Berlin, 22. November 2010. Heute wurde der Weltgesundheitsbericht von der Direktorin der Weltgesundheitsorganisation (WHO), Dr. Margaret Chan, Entwicklungsminister Dirk Niebel und Gesundheitsminister Philipp Rösler in Berlin vorgestellt.
ONE Deutschland begrüßt, dass der WHO-Bericht die Gesundheitssysteme weltweit in den Fokus nimmt. Insbesondere die Millennium-Entwicklungsziele 4 und 5, die Kindersterblichkeit zu senken und die Gesundheitsversorgung von Müttern zu verbessern, sind noch weit von ihrer Erfüllung entfernt. Experten machen dafür mangelhafte Gesundheitssysteme verantwortlich. Dazu Tobias Kahler: „Es ist erfreulich, dass der Entwicklungsminister angekündigt hat, die Mütter- und Kindergesundheit stärker in den Blick zu nehmen. Wenn wir diese Aussage und den WHO-Bericht ernst nehmen, heißt das, dass Deutschland die in Muskoka zugesagten 80 Millionen Euro für Mütter- und Kindergesundheit zusätzlich schnell bereitstellen muss." Für den kürzlich bewilligten Haushalt 2011 sind nur 22 Millionen Euro vorgesehen.
Insbesondere die Zusätzlichkeit der Mittel ist für ONE Deutschland entscheidend. „Für die Mütter- und Kindergesundheit müssen zusätzliche Gelder her.
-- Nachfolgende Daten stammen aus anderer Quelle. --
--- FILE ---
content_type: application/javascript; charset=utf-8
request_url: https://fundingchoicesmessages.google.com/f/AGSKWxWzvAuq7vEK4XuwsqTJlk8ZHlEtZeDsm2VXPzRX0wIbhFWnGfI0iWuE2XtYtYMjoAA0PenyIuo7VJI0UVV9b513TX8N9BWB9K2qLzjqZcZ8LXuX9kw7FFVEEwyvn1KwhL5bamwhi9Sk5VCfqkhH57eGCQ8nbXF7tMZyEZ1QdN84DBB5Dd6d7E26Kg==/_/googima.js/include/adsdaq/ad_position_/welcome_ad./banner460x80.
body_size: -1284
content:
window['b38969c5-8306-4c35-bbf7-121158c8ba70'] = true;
Die Zusagen dürfen nicht aus Umschichtungen zu Lasten anderer Bereiche der Entwicklungszusammenarbeit finanziert werden", kritisiert Kahler.
Weiterhin fordert Kahler: „Deutschland muss sich aktiv dafür einsetzen, dass internationale Organisationen effizienter werden. Dazu muss sich Dirk Niebel intensiver in multilateralen Organisationen engagieren."
Kahler sieht auch die Entwicklungsländer selber in der Pflicht: „Der Bericht zeigt, dass wesentlich mehr Investitionen in die Weltgesundheit nötig sind. Dazu müssen beide Seiten ihren Beitrag leisten: Die afrikanischen Staaten haben sich 2001 verpflichtet, 15 Prozent ihres Haushalts in Gesundheit zu investieren. Fast zehn Jahre später sind die Zahlen leider alles andere als zufriedenstellend. Wir erwarten, dass diese Staaten ihren Verpflichtungen nachkommen. Auch die Geberländer dürfen in ihrem Engagement nicht nachlassen, etwa was die Finanzierung lebensrettender, effizienter Instrumente wie den Globalen Fonds zur Bekämpfung von Aids, Malaria und Tuberkulose (GFATM) oder die Globale Allianz für Impfstoffe und Immunisierung (GAVI) anbelangt."